I recently started Geometry. The class said that if a premise was true in an if statement, then the conclusion had to be true. This makes sense on a basic level. Take this for example:
If a = b and c = b, then a = c if a = 2, b = 2, and c = 2.
We have a true premise (a = b and c = b), so we conclude that the conclusion is true (a = c).
However, what if I did something like this:
If a = b and c = b, then a = c + 2 if a = 2, b = 2, and c = 2.
I still have a true premise, but my conclusion isn't true.
My question, then, is how can someone be sure that their conclusion is true? Are all basic premises and conclusions based on inductive reasoning and experience?
In summary, is there a mathematical way to ensure that a conclusion is true?
Excellent question! You have just the right mindset here of a good logician. And yes, the whole area of logic, in particular formal logic (or symbolic logic, or mathematical logic) is devoted to laying out and distinguishing between just those inferences that you can make, and those that you cannot. Or, as logicians say: those inferences that are valid versus those that are not.
There are many online resources to learn more about this (here is one, and in particular follow their page on symbolic logic), and I highly encourage you to do so, given your question. Just do a search on 'logic' or 'formal logic', and go from there. I think you'll enjoy it! And, as a bonus, you'll learn about how logic is at the foundation of computers and a good bit of artificial intelligence.
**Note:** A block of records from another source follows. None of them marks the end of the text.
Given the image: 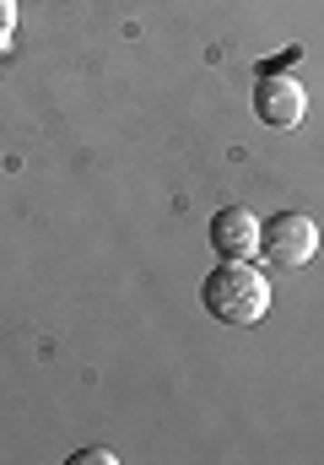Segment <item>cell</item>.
<instances>
[{
	"label": "cell",
	"mask_w": 324,
	"mask_h": 465,
	"mask_svg": "<svg viewBox=\"0 0 324 465\" xmlns=\"http://www.w3.org/2000/svg\"><path fill=\"white\" fill-rule=\"evenodd\" d=\"M201 303H206V314L221 320V325H254L270 309V282L249 260H221L211 276H206V287H201Z\"/></svg>",
	"instance_id": "1"
},
{
	"label": "cell",
	"mask_w": 324,
	"mask_h": 465,
	"mask_svg": "<svg viewBox=\"0 0 324 465\" xmlns=\"http://www.w3.org/2000/svg\"><path fill=\"white\" fill-rule=\"evenodd\" d=\"M260 249H265V260H276V265L298 271V265H309V260L319 254V228H314L303 212H281V217H270V223H265Z\"/></svg>",
	"instance_id": "2"
},
{
	"label": "cell",
	"mask_w": 324,
	"mask_h": 465,
	"mask_svg": "<svg viewBox=\"0 0 324 465\" xmlns=\"http://www.w3.org/2000/svg\"><path fill=\"white\" fill-rule=\"evenodd\" d=\"M254 114L265 119L270 130H298L309 114V93L298 87V76H281V71H265L260 87H254Z\"/></svg>",
	"instance_id": "3"
},
{
	"label": "cell",
	"mask_w": 324,
	"mask_h": 465,
	"mask_svg": "<svg viewBox=\"0 0 324 465\" xmlns=\"http://www.w3.org/2000/svg\"><path fill=\"white\" fill-rule=\"evenodd\" d=\"M211 249L221 260H249L260 249V223L249 206H221L211 217Z\"/></svg>",
	"instance_id": "4"
},
{
	"label": "cell",
	"mask_w": 324,
	"mask_h": 465,
	"mask_svg": "<svg viewBox=\"0 0 324 465\" xmlns=\"http://www.w3.org/2000/svg\"><path fill=\"white\" fill-rule=\"evenodd\" d=\"M11 27H16V0H0V44L11 38Z\"/></svg>",
	"instance_id": "5"
},
{
	"label": "cell",
	"mask_w": 324,
	"mask_h": 465,
	"mask_svg": "<svg viewBox=\"0 0 324 465\" xmlns=\"http://www.w3.org/2000/svg\"><path fill=\"white\" fill-rule=\"evenodd\" d=\"M71 465H113L108 450H82V455H71Z\"/></svg>",
	"instance_id": "6"
}]
</instances>
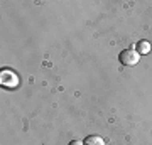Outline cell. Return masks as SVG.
Returning <instances> with one entry per match:
<instances>
[{
    "label": "cell",
    "mask_w": 152,
    "mask_h": 145,
    "mask_svg": "<svg viewBox=\"0 0 152 145\" xmlns=\"http://www.w3.org/2000/svg\"><path fill=\"white\" fill-rule=\"evenodd\" d=\"M69 145H85V144L80 142V140H73V142H69Z\"/></svg>",
    "instance_id": "obj_5"
},
{
    "label": "cell",
    "mask_w": 152,
    "mask_h": 145,
    "mask_svg": "<svg viewBox=\"0 0 152 145\" xmlns=\"http://www.w3.org/2000/svg\"><path fill=\"white\" fill-rule=\"evenodd\" d=\"M83 144L85 145H105V140L102 137H98V135H90V137L85 138Z\"/></svg>",
    "instance_id": "obj_3"
},
{
    "label": "cell",
    "mask_w": 152,
    "mask_h": 145,
    "mask_svg": "<svg viewBox=\"0 0 152 145\" xmlns=\"http://www.w3.org/2000/svg\"><path fill=\"white\" fill-rule=\"evenodd\" d=\"M10 79H12L14 85L19 83V78H17L14 73H10V71H2V85H4V86H10V83H9Z\"/></svg>",
    "instance_id": "obj_2"
},
{
    "label": "cell",
    "mask_w": 152,
    "mask_h": 145,
    "mask_svg": "<svg viewBox=\"0 0 152 145\" xmlns=\"http://www.w3.org/2000/svg\"><path fill=\"white\" fill-rule=\"evenodd\" d=\"M137 52L139 54H149L151 52V42H147V41H139V44H137Z\"/></svg>",
    "instance_id": "obj_4"
},
{
    "label": "cell",
    "mask_w": 152,
    "mask_h": 145,
    "mask_svg": "<svg viewBox=\"0 0 152 145\" xmlns=\"http://www.w3.org/2000/svg\"><path fill=\"white\" fill-rule=\"evenodd\" d=\"M118 59L124 66H135L139 63V59H140V54L137 51H134V49H125V51L120 52Z\"/></svg>",
    "instance_id": "obj_1"
}]
</instances>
Finally, just to give you a taste, here is a proof created in the Fitch proof system that shows that you can indeed infer $a=c$ from $a=b$ and $c=b$:
The two rules used here are:
$= \ Intro$ ('Identity Introduction'): every object is identical to itself, and so we can always say that $a=a$ (or $b=b$ or ...)
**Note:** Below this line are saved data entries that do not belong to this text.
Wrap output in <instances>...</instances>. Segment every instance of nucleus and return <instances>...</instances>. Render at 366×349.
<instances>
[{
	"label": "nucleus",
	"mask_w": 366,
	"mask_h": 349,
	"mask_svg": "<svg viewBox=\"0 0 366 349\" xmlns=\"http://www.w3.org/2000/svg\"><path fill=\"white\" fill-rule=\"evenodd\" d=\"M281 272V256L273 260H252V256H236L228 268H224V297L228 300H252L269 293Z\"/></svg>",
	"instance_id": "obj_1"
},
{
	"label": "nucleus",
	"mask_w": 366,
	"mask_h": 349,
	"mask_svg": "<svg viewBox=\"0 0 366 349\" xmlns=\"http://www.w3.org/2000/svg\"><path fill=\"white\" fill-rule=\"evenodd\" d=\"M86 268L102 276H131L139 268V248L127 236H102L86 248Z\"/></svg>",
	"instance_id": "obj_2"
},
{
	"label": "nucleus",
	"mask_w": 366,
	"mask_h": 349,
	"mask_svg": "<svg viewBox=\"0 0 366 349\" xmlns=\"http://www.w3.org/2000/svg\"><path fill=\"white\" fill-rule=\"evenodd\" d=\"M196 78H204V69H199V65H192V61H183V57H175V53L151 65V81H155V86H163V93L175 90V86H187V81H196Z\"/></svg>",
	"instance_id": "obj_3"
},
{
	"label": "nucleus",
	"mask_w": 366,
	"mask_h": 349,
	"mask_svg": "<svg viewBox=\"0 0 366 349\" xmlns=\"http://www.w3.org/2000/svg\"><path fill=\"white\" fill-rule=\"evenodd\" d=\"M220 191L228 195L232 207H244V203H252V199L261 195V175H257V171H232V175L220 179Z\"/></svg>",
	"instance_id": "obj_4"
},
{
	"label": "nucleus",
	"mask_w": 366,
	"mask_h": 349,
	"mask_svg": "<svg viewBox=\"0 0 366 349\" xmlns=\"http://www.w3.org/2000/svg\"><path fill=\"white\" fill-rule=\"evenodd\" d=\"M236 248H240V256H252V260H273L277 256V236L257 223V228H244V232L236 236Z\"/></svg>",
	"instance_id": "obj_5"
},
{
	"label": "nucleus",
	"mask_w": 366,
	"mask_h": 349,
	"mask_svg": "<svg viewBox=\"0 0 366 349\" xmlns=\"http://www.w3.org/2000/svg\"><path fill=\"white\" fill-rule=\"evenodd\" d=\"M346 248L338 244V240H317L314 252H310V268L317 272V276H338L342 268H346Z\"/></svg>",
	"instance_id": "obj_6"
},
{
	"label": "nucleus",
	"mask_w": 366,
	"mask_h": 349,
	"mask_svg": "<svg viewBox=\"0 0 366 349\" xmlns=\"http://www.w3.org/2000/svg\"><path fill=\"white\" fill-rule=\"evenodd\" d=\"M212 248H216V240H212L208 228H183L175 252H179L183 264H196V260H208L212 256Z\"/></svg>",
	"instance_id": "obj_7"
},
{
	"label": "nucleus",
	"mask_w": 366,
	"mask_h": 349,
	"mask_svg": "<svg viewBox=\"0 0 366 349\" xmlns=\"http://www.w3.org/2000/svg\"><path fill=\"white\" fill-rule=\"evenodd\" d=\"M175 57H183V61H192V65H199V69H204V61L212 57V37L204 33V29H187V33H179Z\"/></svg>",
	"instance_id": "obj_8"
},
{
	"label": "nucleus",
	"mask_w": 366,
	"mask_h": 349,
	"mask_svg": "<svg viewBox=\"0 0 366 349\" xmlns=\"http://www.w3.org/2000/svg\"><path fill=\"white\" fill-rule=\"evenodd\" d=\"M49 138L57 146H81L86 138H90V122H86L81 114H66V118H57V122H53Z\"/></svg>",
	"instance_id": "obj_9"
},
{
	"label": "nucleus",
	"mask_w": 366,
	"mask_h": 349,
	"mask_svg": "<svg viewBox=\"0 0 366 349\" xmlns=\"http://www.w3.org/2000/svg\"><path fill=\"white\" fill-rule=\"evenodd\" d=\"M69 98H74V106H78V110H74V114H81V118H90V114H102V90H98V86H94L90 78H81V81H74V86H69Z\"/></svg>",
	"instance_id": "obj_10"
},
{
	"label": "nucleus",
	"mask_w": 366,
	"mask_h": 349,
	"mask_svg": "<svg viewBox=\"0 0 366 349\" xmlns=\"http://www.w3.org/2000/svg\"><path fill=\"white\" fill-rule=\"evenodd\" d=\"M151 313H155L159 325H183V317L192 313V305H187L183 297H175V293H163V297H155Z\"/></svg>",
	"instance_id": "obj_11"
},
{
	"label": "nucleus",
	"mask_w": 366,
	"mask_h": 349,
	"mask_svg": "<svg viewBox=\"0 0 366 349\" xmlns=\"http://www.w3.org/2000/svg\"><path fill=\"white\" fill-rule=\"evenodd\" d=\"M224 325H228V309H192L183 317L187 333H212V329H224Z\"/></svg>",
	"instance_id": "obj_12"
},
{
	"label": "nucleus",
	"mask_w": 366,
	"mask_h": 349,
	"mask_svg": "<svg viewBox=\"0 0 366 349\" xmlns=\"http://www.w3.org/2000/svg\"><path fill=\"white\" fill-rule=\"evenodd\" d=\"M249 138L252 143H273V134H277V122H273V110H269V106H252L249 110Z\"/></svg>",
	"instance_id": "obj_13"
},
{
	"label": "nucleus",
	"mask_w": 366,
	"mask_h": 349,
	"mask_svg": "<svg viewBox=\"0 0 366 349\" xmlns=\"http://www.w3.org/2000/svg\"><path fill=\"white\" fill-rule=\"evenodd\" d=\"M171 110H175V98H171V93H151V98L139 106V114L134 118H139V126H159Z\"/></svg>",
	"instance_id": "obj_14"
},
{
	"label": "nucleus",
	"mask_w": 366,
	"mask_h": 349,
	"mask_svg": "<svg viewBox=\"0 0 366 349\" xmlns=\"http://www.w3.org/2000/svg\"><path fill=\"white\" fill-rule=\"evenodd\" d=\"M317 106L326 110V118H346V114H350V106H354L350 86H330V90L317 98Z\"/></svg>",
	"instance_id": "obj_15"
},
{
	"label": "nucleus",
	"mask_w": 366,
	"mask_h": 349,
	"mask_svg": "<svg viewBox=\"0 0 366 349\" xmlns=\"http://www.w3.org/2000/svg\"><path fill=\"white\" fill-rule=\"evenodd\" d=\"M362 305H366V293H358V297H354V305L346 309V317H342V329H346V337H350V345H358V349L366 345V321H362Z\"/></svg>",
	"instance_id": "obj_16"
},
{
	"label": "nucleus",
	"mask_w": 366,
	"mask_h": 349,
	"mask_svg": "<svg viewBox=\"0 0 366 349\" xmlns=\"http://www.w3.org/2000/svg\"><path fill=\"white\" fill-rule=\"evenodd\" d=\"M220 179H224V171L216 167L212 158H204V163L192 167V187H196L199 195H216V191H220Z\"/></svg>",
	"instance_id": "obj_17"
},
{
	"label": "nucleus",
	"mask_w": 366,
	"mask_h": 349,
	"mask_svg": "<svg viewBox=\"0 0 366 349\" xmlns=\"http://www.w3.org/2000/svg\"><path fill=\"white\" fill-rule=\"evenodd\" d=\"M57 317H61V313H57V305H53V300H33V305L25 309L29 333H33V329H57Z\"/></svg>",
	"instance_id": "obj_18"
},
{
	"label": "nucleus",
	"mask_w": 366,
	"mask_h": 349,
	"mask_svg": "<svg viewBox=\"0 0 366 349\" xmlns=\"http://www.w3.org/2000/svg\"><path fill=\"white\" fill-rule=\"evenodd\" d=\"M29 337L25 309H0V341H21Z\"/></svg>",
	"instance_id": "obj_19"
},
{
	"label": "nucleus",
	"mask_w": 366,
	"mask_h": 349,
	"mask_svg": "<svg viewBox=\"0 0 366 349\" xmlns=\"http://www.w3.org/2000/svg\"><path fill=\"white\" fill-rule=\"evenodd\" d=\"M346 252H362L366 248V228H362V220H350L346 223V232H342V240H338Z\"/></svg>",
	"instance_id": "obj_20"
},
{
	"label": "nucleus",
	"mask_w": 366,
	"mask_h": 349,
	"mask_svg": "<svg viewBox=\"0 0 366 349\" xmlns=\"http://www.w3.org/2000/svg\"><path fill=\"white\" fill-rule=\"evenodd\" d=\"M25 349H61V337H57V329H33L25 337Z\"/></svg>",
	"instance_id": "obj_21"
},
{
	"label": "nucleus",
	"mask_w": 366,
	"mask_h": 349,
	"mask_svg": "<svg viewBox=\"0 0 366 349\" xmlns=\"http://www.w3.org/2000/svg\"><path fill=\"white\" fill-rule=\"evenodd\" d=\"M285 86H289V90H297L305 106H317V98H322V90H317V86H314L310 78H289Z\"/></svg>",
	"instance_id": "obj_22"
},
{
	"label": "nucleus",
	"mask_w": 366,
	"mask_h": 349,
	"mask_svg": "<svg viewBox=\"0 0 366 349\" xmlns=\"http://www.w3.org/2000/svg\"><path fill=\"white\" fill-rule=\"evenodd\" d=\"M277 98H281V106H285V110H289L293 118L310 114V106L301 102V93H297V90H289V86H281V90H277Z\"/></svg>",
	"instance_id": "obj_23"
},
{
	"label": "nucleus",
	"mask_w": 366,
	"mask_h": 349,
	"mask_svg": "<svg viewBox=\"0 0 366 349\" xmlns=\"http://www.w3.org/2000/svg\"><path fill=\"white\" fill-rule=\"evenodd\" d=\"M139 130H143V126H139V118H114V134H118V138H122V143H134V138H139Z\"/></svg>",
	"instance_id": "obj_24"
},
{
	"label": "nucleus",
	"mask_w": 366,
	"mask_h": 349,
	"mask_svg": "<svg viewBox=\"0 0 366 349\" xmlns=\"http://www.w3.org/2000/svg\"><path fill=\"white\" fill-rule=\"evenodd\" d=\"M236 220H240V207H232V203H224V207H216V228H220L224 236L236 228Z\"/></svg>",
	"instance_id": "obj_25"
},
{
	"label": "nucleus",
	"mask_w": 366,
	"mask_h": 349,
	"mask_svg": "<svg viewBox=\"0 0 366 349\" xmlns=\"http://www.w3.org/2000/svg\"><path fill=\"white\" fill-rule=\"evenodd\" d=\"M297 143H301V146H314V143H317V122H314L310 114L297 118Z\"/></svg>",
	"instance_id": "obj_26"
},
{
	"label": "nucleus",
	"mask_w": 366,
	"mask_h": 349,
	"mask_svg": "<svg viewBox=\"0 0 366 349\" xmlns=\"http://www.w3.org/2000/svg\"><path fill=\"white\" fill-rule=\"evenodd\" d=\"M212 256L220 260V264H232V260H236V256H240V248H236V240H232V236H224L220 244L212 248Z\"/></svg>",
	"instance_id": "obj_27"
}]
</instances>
$= \ Elim$ ('Identity Elimination'): If we know that two objects are identical, then whatever is true of the one, has to be true of the other thing as well. Mathemtaically/formally: if we have $a=b$, and we have some statement involving $a$, then we can substitute any of those $a$'s with $b$'s.
On the other hand, to disprove some inference, i.e. to show that you cannot infer $a = c+2$ from $a=b$ and $c=b$, all we need to do is provide a counterexample ... and you yourself provided one: just assume $a=b=c=2$: that will make the premises true, but the conclusion false, and so that tells us that that is an invalid inference.